Bruna atravesó los oscuros pasillos a paso de carga, cruzó el vestíbulo sin saludar a los vigilantes y salió del Instituto como quien huye. Pero nada más abandonar el edificio su carrera perdió impulso. Se detuvo a pocos metros de la puerta, en mitad de la noche y de la calle vacía, sin saber qué hacer ni adónde ir. Se encontraba demasiado agitada para volver a casa. Demasiado furiosa para acudir a un local habitual, como el bar de Oli, y soportar la cháchara banal de algún conocido. Demasiado angustiada para pensar. Demasiado llena de muerte para quedarse sola. Cuatro años, tres meses y veintiún días.

El aire frío era un alivio para sus mejillas ardientes. Estaba plantada sobre la acera, con los pies un poco separados, sintiendo todo el peso de su cuerpo. El cuello sudoroso, los brazos relajados, el vientre liso y tenso, las ágiles piernas. Carne alerta, ansiosa. Un cuerpo rabioso por vivir. Una aguda inquietud comenzó a formarse dentro de ella, como una nube de tormenta en un cielo de agosto. De pronto recordó algo y se puso a rebuscar por los bolsillos.
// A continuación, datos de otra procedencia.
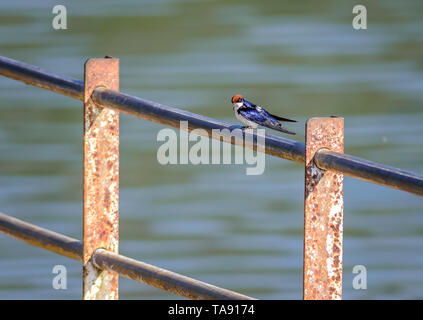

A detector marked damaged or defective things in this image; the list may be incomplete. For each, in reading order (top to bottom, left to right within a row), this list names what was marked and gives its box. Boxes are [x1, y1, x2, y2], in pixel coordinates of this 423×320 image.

rust stain on post [83, 57, 120, 300]
rusty metal post [83, 58, 120, 300]
rust stain on post [304, 117, 342, 300]
rusty metal post [304, 117, 344, 300]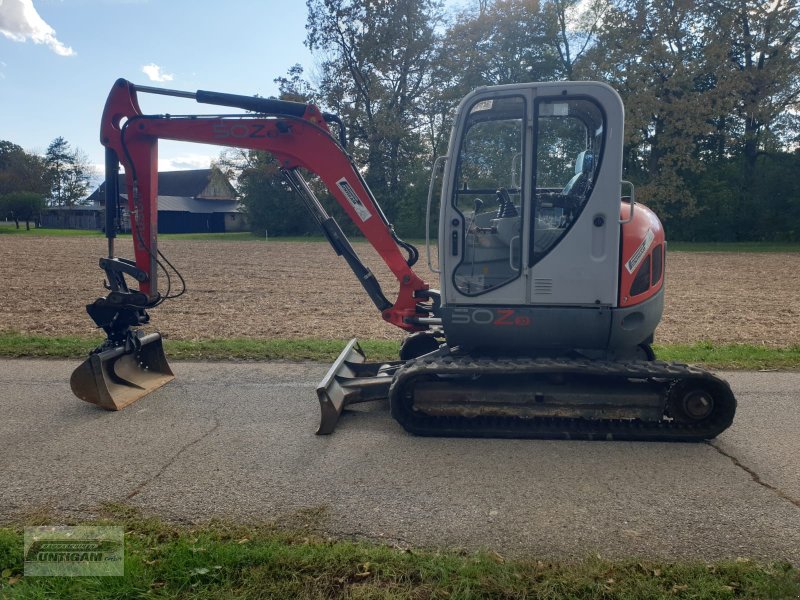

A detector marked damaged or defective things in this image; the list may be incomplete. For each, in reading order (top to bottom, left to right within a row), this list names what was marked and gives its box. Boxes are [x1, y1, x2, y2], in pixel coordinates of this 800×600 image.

crack in asphalt [125, 420, 220, 500]
crack in asphalt [708, 442, 796, 508]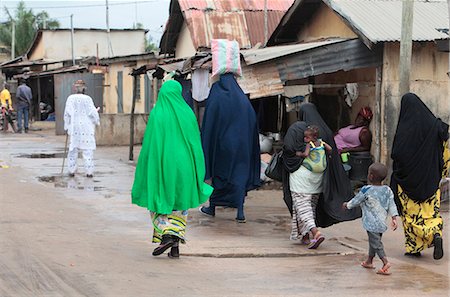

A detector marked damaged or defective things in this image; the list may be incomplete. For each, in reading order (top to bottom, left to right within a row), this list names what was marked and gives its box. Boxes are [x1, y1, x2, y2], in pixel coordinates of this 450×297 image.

rusty roof [160, 0, 294, 54]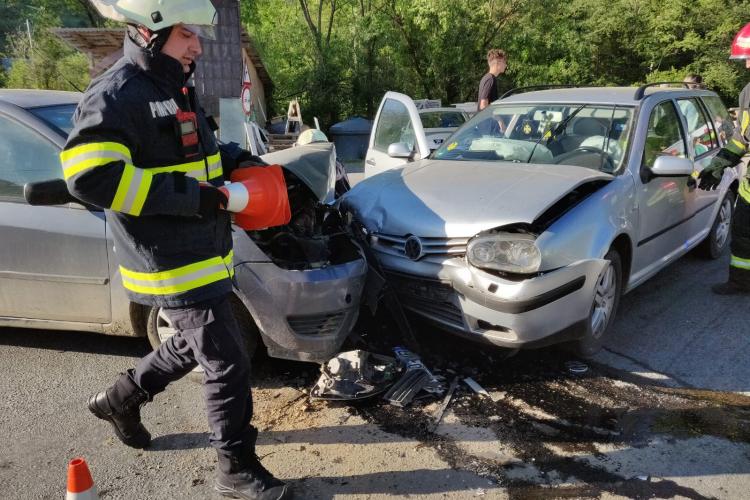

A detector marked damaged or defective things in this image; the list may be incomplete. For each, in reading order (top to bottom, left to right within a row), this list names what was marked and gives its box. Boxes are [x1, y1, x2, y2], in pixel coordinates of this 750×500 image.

damaged silver station wagon [0, 91, 366, 364]
crushed car hood [262, 142, 336, 204]
crushed car hood [344, 160, 612, 238]
broken headlight [470, 233, 540, 274]
damaged silver station wagon [346, 86, 740, 356]
detached front bumper [232, 258, 368, 364]
detached front bumper [382, 254, 612, 348]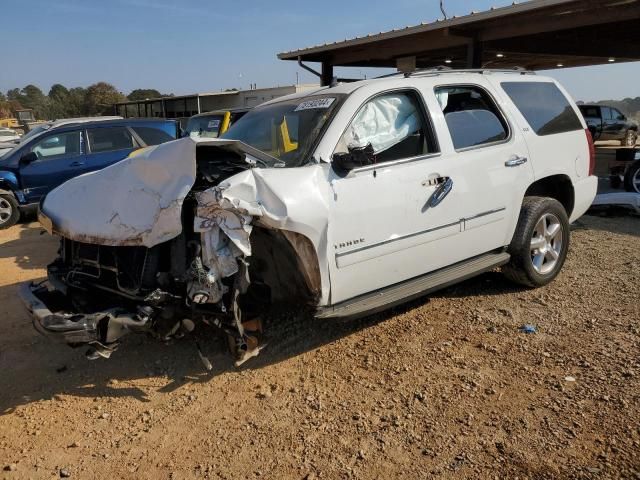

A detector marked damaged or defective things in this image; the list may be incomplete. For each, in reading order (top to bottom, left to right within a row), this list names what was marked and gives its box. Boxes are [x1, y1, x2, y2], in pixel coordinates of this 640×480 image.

crushed hood [42, 135, 278, 248]
severely damaged front end [21, 137, 324, 366]
shattered windshield [221, 94, 342, 168]
parked damaged vehicle [21, 70, 600, 364]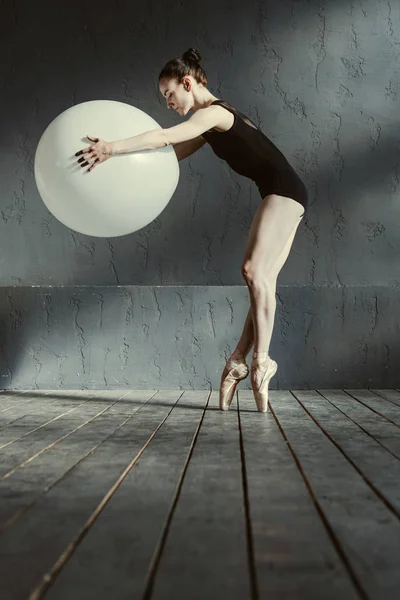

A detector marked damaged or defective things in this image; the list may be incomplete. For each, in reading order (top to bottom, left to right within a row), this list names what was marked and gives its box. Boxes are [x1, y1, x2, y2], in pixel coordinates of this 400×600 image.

cracked wall texture [1, 0, 398, 288]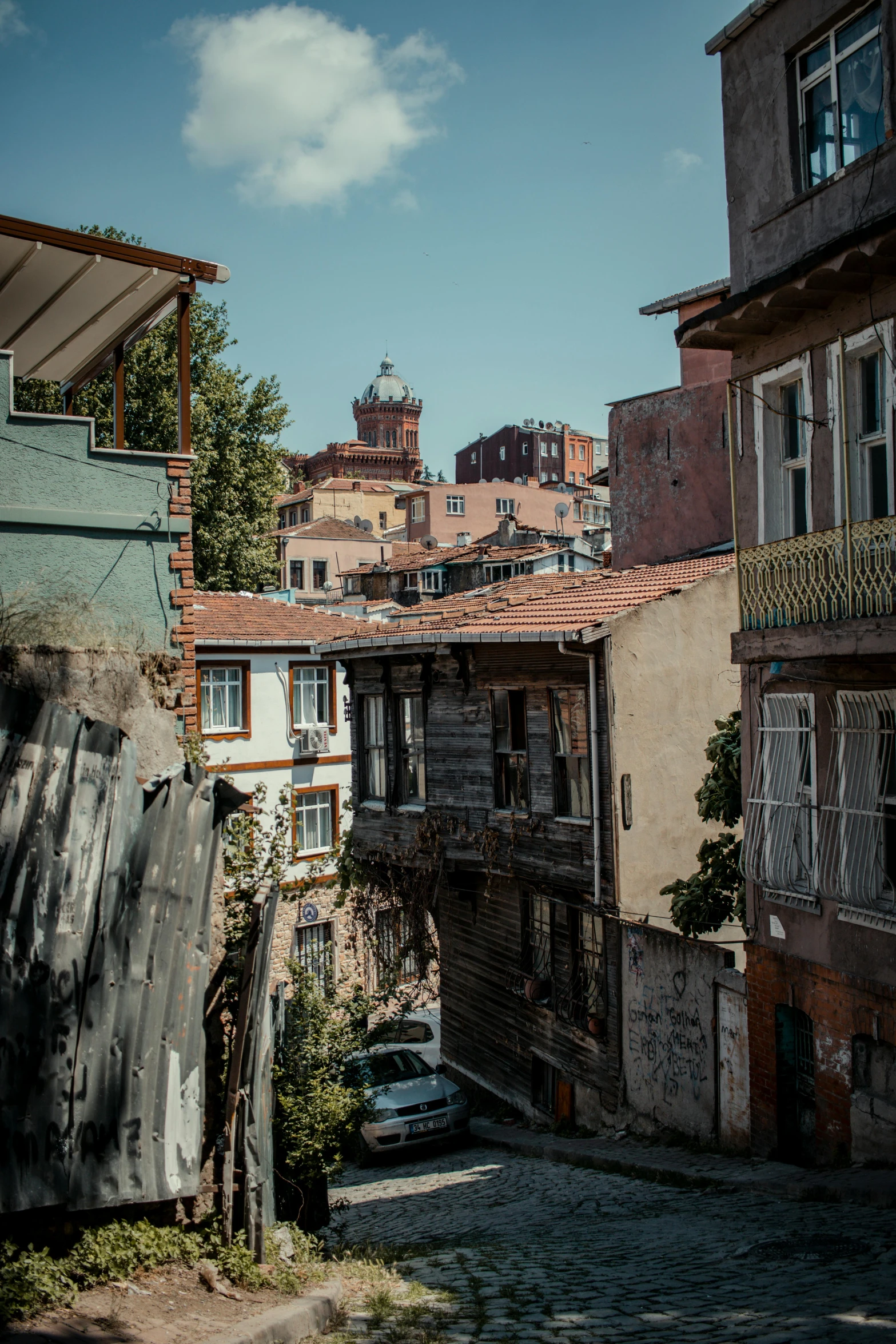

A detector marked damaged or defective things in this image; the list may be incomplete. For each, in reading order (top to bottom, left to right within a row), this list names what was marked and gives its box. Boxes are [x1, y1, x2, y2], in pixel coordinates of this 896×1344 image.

rusty metal sheet [0, 688, 245, 1215]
Al fin, dentro de un papel arrugado metido en un estuche de analgésicos en el interior de la mochila, encontró lo que buscaba: un caramelo. Un cóctel de oxitocina. El pequeño comprimido debía de llevar meses olvidado en su escondite y estaba un poco pringoso. Bruna lo limpió someramente frotándolo entre dos dedos y se lo colocó debajo de la lengua para potenciar la rapidez de la droga. Y durante un par de minutos se dedicó a respirar y esperar. A gozar del frío aliento de la noche. A vaciar la cabeza y hacerse toda carne.
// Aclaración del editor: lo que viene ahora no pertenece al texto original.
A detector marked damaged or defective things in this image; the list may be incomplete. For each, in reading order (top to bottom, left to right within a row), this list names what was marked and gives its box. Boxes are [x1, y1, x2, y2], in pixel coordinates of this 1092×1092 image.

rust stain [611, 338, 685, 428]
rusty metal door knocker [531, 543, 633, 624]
Delante de la puerta del Anatómico Forense estaba aparcado un coche. No era un vehículo policial reglamentario, pero las placas grises indicaban que se trataba de un transporte oficial. Sin duda era el coche del inspector Paul Lizard, del Lagarto, del Caimán, de ese gigantón poco fiable. Bruna inspiró profundamente. La piel le ardía, pero ahora desde dentro. En unos momentos la rep iba a hacer algo con eso. Con toda esa energía y ese fuego. En unos instantes Bruna empezaría a cruzar la ciudad, navegaría a través de la noche en busca de sexo; de una explosión carnal capaz de vencer a la muerte. La única eternidad posible estaba entre sus piernas. Como la mayoría de los humanos y los tecnohumanos, Bruna era más o menos bisexual: sólo unos pocos individuos eran exclusivamente heterosexuales u homosexuales. Pero, por lo general, a la rep le gustaban más los hombres; y esta noche, en cualquier caso, le apetecía un varón. Tal vez un tipo tan grande como el lagarto Lizard, un humano gigante al que haría implorar por su sexo de androide. Bruna soltó una pequeña carcajada. Su ritmo cardiaco se había acelerado, su cuerpo parecía hervir, el aire estaba cargado de feromonas. Ah, la embriaguez de la noche. Ella era una estrella a punto de estallar, un quásar pulsante. Caminó un par de pasos, gozando de su vigor y su agilidad, de su hambre y su salud. De una alegría feroz. Metió una mano por debajo de la pequeña falda metalizada y, apoyándose en el vehículo aparcado, se quitó las bragas. Esa noche quería deambular por la ciudad sin ropa interior. No era la primera vez que lo hacía y no sería la última. Qué placer sentirse toda abierta, desembarazada de trabas, disponible. Antes de irse, dejó el tanga sobre el parabrisas del coche del policía. El mundo zumbaba alrededor y un latido de vida estremecía sus venas, su corazón y, sobre todo, el centro de su desnuda flor, justo ahí abajo.